The application of decision automation and management is as diverse as the businesses that benefit from the technologies and methods. The four case studies below are courtesy of FICO, the sponsor of this report, and include an airline operator, a telecoms company and two firms operating in financial services. For all four organizations the benefits were substantial, leading to an expansion of the use of decision management within the organization. These examples go well beyond the use of business rules and demonstrate the arsenal techniques available.
- A large payment processor wanted to increase the speed and accuracy of its underwriting processes. Underwriting has traditionally been treated as something of a bottleneck, with a fixed amount of work allocated to underwriting staff. Decision management has allowed throughput to push well through these fixed ratios, sometimes by an order of magnitude. Its use of FICO technology and decision based processes have had a dramatic effect, with faster on-boarding of new merchants, cost reduction, revenue protection and greatly enhanced flexibility. Cycle times have been reduced from days to minutes, and manual reviews have been reduced by 60%. There are now plans to productize underwriting and offer it as a service, and extend the approach to other business processes.

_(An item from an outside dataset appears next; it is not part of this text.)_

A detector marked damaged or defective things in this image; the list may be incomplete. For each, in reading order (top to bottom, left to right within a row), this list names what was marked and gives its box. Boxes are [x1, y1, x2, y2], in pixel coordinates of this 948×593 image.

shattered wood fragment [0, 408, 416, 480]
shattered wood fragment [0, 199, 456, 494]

- A major US airline used FICO optimization technology to improve margin and the quality of its products. With 3500+ flights per day, 93 destinations, 45,000 employees, 600 aircraft, nearly two billion gallons of fuel consumed each year, and 100 million passengers annually, the optimization problems were non-trivial and for certain parts of the business required near real-time processing. The people optimization tasks included crew pairing, staff planning, crew recovery and various bidline problems. Resource optimization included making sure aircraft were busy and full, and logistics and costs associated with fuel. The desired outcome sounded modest at just a 2-5% increase in margin, by optimizing resources and people. The company has seen a significant improvement in crew paring, and a project called ‘Open Time Reoptimization’ paid for itself the first time it was run. It is also possible for the airline to run many more flight plans. The project has been sufficiently successful that many more areas of operations will be addressed.

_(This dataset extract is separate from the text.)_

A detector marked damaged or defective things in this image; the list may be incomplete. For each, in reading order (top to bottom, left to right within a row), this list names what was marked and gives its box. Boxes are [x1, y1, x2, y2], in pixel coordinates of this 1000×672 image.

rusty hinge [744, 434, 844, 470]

- One of the largest global financial services firms, operating in 60 countries, needed to create decision management solutions for customer centric decisions. This meant complying with a consent order around the life cycle management of analytics, creating efficiencies to reduce operational risk, and allowing traceability of analytics and attributes through a customer centric business (CCB) model. With FICO model management and governance solutions, this organization can now centrally manage all risks within CCB, is served with automated reports to reduce operational risk, and very importantly, monitor the models it is using. The project has been sufficiently successful that thousands of risk models will be created in many other areas of the business.

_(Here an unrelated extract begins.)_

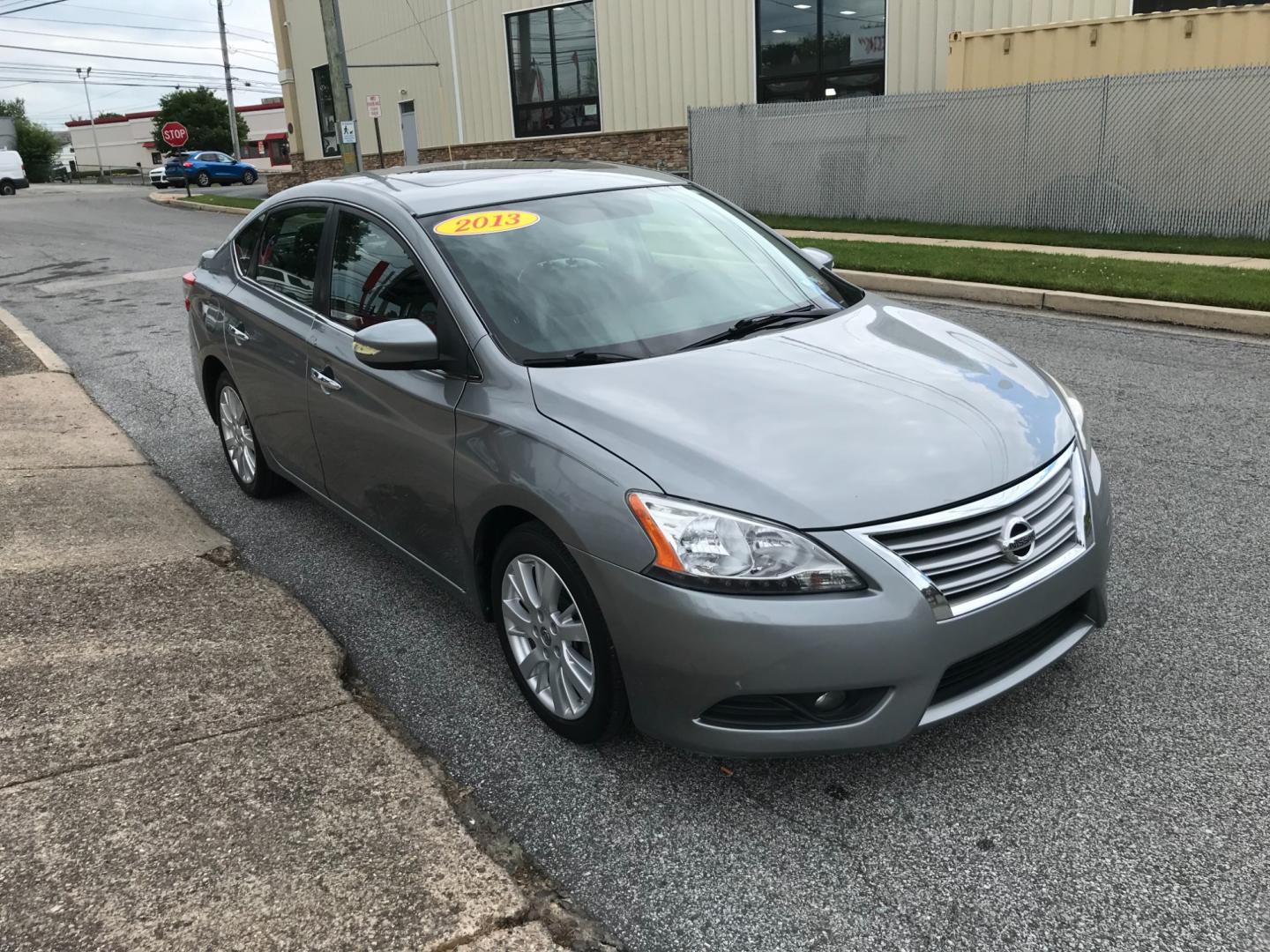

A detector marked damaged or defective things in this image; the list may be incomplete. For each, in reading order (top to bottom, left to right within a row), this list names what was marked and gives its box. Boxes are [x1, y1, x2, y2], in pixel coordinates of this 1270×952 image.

- A large telecoms operator needed to optimize its credit policy and strategy. Competition is fierce in this industry and there was a need to significantly speed up the formulation of credit policy. The variables involved are large in number, with hundreds of thousands of applications per month, dozens of credit and fraud score bands, many renewal options, numerous third party channels and hundreds of MSAs. Decisions around deposit amounts, the number of lines and monthly spending limit were crucial. A three month project with FICO led to $47 million in additional cash flow. Such was the success of this project that the business has embarked on a 21 month project to embrace additional analytics methods applied to other areas of the business.
There are many, many other examples of businesses which have transformed their process efficiency and efficacy by automating and managing decision processes. An Eastern European Bank significantly improved its early stage collections with a 3 year ROI expected to come out at around 24:1. A leading online shopping provider saw a 3.3% increase in profit per account through decision modelling and optimization. A retail credit card provider saw a significant increase in the profitability of retail portfolios (between 1 and 2%) in the first month of using decision modelling and optimization technologies and methods.
The case studies are numerous and almost always encouraging. Failure to realize significant benefits must inevitably be associated with skill, political and organizational issues. Decision management focuses on the most important issue facing all businesses – the reduction of uncertainty; and with it comes an increase in effectiveness and efficiency.